Look below for lines that hold the string "this" and copy each one.

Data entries
────────
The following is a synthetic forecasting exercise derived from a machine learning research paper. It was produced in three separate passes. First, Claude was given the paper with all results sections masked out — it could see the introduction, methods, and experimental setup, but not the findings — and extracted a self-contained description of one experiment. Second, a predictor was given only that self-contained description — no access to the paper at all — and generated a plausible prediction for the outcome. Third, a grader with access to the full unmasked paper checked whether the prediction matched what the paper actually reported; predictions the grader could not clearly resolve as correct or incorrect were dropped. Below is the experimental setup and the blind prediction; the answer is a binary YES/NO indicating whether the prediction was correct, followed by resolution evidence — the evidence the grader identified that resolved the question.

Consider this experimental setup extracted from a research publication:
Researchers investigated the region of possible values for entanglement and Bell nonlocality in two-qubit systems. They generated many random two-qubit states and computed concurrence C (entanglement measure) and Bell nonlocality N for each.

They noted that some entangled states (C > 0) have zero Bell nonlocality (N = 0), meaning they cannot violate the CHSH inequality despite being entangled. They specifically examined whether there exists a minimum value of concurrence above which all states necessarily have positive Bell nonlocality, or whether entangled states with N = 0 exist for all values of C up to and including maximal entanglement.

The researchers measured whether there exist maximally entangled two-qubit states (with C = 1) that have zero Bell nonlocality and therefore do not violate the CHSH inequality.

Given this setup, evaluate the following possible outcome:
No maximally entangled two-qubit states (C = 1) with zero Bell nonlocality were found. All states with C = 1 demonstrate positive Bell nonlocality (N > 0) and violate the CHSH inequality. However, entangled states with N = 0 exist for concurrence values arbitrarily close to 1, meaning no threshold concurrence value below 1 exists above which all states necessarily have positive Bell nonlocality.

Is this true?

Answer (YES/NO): NO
────────
**Answer below**
Consider this experimental setup extracted from a research publication:
Given this setup, evaluate the following possible outcome:
Is this true?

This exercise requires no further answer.